I went to the football game and I held it together. I got that same feeling of a thousand eyes on me as I walked by. Everyone knew what day it was. It was a repeat of walking on eggshells when it came to talking to me or shying away. I felt those same things last year. I know people mean well and I am thankful for everyone's support.. Sometimes it's just an awkward feeling that I could never explain to anyone. By the end of the game I was quiet. I held it together all day and it was about to come crashing down.
I made it back to my house with one of my friends. I walked into my kitchen and put all of my stuff down... Game over. I lost it. Hitting the one year mark signified so much. I had done many of the things I did a year before that, but it was so very different. My heart ached at the fact that so much time has gone by and he really isn't coming back.
Ever since that day everything has been weighing heaving on my heart and mind. I've found myself thinking about it more frequently. Longing to have my old life back more than I ever have along with the blunt reality that it's not going to happen.
Two nights ago I had a dream and he was talking to me.
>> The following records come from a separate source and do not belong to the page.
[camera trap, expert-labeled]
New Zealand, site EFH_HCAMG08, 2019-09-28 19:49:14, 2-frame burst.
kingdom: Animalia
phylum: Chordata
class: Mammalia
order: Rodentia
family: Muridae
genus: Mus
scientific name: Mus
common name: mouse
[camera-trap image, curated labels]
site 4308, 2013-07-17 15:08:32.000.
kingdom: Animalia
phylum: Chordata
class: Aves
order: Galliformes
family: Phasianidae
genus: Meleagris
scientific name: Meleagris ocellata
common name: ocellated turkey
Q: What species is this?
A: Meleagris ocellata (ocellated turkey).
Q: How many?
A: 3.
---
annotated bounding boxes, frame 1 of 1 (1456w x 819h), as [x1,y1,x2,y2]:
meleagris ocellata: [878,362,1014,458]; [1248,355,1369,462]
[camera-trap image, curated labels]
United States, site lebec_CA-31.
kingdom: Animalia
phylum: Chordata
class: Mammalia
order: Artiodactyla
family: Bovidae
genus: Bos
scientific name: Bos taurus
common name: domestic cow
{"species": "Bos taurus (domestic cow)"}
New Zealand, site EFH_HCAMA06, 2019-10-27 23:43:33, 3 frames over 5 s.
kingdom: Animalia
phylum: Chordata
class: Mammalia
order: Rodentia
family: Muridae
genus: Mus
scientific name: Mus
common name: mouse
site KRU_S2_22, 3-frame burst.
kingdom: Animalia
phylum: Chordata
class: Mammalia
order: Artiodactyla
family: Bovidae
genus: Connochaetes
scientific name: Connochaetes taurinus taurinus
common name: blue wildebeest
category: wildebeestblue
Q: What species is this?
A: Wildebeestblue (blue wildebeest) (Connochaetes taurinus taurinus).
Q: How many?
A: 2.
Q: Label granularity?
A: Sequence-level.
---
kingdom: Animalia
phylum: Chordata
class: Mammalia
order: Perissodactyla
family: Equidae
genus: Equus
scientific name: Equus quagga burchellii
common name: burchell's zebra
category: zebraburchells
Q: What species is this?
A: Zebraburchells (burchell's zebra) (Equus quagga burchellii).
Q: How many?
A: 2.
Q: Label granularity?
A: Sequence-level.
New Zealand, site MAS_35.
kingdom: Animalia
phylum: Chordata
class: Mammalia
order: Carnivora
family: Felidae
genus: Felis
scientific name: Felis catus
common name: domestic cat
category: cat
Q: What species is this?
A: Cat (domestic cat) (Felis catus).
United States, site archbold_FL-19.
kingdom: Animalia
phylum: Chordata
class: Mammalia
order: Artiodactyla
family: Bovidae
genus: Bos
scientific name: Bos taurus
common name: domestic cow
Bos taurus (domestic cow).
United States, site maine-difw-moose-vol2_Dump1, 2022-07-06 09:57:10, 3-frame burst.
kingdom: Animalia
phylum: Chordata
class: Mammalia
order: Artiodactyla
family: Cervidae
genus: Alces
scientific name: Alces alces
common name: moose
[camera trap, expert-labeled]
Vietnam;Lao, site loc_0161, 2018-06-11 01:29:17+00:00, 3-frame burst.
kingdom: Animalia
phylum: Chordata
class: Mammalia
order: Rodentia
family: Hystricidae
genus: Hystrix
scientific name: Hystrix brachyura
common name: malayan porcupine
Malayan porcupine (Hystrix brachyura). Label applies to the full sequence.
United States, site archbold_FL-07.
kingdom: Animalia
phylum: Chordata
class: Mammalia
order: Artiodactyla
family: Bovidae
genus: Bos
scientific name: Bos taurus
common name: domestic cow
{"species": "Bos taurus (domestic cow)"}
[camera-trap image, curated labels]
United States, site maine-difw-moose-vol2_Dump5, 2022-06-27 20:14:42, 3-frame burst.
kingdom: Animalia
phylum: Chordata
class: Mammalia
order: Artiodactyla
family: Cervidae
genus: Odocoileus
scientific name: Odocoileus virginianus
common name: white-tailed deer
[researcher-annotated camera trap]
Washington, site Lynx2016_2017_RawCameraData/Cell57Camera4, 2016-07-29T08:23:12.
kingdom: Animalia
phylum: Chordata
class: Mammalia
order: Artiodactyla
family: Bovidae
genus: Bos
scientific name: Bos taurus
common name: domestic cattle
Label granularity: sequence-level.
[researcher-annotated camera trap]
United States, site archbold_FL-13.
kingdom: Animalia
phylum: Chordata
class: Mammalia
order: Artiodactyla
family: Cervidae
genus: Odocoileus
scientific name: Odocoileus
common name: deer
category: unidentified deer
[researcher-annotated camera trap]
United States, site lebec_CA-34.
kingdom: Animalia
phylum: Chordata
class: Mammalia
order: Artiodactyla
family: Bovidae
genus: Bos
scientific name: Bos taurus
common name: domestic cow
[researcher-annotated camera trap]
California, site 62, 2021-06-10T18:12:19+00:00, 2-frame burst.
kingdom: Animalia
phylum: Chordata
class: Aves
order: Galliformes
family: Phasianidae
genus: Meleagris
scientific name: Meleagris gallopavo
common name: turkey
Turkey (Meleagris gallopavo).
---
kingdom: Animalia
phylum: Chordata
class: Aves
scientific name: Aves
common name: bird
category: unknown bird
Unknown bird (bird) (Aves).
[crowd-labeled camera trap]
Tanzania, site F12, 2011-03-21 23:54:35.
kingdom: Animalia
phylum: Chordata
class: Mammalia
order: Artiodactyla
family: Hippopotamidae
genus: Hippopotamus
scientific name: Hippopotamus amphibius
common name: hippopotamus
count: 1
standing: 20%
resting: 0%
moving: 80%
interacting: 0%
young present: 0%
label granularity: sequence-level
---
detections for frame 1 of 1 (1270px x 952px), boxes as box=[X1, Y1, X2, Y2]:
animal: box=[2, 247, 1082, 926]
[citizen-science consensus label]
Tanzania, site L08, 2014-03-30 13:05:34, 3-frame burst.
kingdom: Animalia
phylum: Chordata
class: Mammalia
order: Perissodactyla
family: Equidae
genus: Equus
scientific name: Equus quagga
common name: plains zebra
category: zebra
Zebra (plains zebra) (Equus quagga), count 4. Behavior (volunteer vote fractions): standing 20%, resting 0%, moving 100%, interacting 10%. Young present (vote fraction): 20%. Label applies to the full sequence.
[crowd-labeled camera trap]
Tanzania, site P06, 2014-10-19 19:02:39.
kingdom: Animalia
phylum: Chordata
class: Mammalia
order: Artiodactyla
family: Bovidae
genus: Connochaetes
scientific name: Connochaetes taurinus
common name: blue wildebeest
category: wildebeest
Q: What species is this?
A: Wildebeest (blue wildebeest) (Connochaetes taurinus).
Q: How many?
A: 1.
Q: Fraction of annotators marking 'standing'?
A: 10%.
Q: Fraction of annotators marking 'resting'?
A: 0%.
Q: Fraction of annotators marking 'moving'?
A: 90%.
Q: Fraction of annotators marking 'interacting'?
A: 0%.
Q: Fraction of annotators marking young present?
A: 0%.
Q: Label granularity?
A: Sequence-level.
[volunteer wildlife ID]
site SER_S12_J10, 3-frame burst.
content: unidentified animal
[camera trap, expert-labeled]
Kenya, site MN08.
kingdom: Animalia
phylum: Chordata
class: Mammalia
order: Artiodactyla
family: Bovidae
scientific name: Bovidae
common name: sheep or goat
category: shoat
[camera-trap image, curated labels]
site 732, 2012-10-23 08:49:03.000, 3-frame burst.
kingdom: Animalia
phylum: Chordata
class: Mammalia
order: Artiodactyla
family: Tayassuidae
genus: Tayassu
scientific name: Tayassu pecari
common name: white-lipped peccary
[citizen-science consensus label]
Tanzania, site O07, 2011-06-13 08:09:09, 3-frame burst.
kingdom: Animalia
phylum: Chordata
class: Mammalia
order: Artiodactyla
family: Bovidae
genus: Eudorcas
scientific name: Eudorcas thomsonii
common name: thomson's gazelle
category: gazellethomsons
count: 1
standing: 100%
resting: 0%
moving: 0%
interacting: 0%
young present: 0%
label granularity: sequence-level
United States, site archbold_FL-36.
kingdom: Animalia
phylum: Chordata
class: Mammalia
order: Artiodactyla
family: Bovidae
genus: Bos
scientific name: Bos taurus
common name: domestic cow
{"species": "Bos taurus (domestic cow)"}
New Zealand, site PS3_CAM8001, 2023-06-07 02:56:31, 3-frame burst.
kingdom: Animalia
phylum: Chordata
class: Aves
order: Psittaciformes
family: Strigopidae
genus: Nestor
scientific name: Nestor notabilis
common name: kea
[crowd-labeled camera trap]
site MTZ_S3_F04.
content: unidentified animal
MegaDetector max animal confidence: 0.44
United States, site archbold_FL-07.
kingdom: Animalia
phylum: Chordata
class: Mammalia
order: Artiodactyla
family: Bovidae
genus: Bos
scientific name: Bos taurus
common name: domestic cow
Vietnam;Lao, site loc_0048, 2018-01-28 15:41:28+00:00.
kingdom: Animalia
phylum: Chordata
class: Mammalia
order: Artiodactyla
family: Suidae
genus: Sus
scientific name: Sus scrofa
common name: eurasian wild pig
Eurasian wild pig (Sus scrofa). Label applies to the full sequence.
I wish I could remember exactly what he said but I woke up and just laid there. Almost stunned. It's been so long since I last had dream and not remembering what it was about was eating me alive. I know they say dreams are just our imaginations or thoughts processing; however, I hold on to those dreams more than anything else in the world. Even if it's not real I feel like he's talking to me and saying he's still there.
I really can't believe a year has gone by. My whole life has drastically changed in a matter of 365 days. A new future and outlook on life.. the same pains that it will never be what I once had. I made it though. A year ago getting through a week seemed nearly impossible. I didn't know what to do or how I was going to survive. I remember saying a million times, "what am I supposed to do?" I went into a survival mode.. almost like an auto-pilot. Fighting through each day just to get up and fight through the next.
I'm stronger. So much stronger than I was at the beginning. I still cry. I still hurt. Those things have remained fairly steady in my life. The best thing of it all? Still being in love. No matter what happens in life or who is taken from you too soon, you never stop loving them. I think about him every single day and I'm so thankful to have had that kind of love in my life. We were a perfect match and most people don't experience that in their lifetime. I will always be thankful for that.
Well here we are on year two. I'm not sure what this year will bring. I'm out of "last years" and "firsts," but you never know what it will be like now. What I do this year is I can survive it. I can slowly start living my life again. Easing some of the pain and enjoying the things I can do. When Josh died, part of me died too. At the same time.. part of me is still alive and he would never in a million years want me to throw my life away. He wants me to live and I will.. just for him.